文化庁からは「文化財の匠プロジェクト」についての説明がありました。修理技術者、用具、原材料まで含めた一体的な体制整備が必要です。国立の「文化財修理センター(仮称)」を京都に設置する計画もあります。保存の措置を講ずる必要のあるものを「選定保存技術」として選定し、その技を保持している個人または技の保存事業を行う団体を、保持者または保存団体として認定しています。重要無形文化財には「芸能」と「工芸技術」の種別があり、「工芸技術」では、陶芸、染織、漆芸、金工、木竹工、人形、手漉和紙があります。
金融庁の取り組みもヒアリングしました。事業の将来性に基づく融資を後押しする「企業価値担保権」がものづくり企業やスタートアップの支援に繋がっています。京都では地域金融機関にフランスの有名ブランド出身の専門人材をアドバイザーとして招聘し、清水焼、西陣織、和傘、漆塗などのブランディングを支援し、伝統工芸品をホテルや大手飲食店などに提案、内装に活用される事例が首都圏にまで広がっています。また石川県加賀市では、漆器産地特有の分業制による複雑な工程プロセスや受注ロスを是正するために、産地全体の面的なDX化を金融機関が後押しして実現させました。

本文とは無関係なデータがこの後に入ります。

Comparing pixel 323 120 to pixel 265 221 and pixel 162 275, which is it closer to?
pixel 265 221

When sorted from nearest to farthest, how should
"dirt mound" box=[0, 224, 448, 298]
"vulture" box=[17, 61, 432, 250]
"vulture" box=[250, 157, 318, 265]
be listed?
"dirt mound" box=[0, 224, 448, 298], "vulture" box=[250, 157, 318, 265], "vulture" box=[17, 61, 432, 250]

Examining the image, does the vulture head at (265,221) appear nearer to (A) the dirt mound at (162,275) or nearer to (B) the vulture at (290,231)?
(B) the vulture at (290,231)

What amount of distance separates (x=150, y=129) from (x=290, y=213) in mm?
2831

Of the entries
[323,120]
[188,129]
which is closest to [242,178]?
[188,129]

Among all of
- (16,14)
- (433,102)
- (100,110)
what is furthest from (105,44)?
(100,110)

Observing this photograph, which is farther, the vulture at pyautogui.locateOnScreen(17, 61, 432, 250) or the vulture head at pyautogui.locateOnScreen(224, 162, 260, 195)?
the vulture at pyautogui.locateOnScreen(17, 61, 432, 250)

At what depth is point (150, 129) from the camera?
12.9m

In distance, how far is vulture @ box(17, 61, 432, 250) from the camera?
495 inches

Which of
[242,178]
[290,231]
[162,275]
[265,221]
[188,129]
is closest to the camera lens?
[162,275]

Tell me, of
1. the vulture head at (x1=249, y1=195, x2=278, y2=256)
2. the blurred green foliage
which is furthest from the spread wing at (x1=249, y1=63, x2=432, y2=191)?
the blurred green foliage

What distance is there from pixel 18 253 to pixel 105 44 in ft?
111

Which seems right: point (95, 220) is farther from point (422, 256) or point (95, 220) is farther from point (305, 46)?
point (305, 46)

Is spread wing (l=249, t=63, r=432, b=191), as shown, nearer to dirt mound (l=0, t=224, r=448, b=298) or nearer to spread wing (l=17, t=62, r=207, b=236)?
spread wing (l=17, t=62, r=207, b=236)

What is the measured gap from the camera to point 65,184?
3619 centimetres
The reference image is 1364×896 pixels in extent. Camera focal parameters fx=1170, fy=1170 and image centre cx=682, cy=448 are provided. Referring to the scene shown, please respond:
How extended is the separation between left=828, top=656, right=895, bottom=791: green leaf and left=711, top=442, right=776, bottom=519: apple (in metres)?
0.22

JAVADA(中央職業能力開発協会)では、職業能力評価試験、キャリア形成支援、ものづくり基盤の強化を推進しています。技能検定を若年者への受験を推奨しているのも特長です。「最後の1人」となっている技能をいかに守っていくのか、入手困難になってしまった道具を何に代替させていくのか、若年者にとって魅力のある職場環境をいかに作っていくのか、ヒアリングは続きます。